── Given records ──

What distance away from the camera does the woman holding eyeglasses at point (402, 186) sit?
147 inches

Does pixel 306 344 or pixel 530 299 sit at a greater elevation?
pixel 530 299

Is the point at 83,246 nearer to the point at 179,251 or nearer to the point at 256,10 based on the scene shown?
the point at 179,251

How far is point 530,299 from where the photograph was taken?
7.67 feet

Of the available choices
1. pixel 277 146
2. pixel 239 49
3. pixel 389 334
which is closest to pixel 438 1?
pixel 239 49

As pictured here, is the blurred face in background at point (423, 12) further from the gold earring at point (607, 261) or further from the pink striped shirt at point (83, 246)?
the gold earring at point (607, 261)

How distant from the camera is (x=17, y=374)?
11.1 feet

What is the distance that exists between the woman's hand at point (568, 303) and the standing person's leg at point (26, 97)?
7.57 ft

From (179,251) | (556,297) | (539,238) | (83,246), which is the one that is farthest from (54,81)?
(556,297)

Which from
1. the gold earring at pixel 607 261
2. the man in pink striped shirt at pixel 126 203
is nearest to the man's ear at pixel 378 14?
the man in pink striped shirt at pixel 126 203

───
── Given records ──

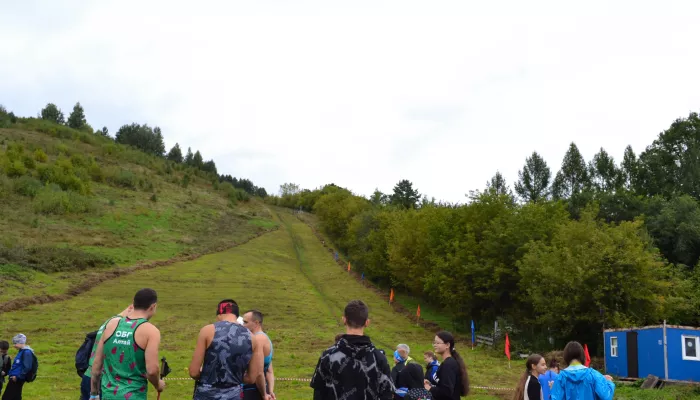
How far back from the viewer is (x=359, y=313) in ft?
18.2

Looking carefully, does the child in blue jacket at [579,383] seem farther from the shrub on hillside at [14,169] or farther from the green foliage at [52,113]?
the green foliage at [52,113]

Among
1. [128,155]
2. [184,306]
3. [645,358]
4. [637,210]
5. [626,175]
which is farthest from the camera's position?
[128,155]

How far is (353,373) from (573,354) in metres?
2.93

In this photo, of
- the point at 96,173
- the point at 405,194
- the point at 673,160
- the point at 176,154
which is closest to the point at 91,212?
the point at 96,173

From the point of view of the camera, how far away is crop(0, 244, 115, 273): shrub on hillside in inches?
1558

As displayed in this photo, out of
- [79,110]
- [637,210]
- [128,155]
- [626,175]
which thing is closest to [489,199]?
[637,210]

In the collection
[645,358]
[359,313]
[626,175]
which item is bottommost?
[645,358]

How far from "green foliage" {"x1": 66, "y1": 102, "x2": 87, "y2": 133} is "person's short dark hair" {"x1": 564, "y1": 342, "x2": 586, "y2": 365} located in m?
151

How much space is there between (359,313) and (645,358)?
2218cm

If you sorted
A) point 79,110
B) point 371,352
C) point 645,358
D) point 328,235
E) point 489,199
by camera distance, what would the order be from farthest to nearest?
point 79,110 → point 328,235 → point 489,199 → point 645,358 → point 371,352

───
── Given records ──

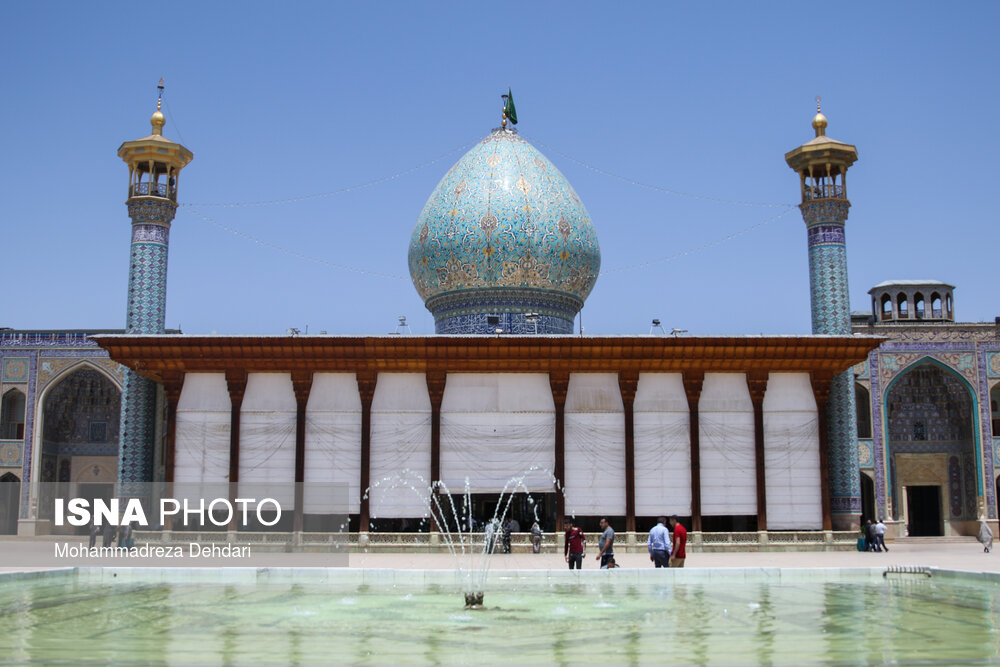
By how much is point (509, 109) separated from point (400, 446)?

───

§ Instructions for the task:
Please pick out every line above that contains the word "between", treating uppercase and lowercase letters as different.

§ Exercise result:
What is the distance that exists between the woman's hand at point (568, 303) and the standing person's leg at point (26, 97)?
How much space is there between (359,313) and (645,358)?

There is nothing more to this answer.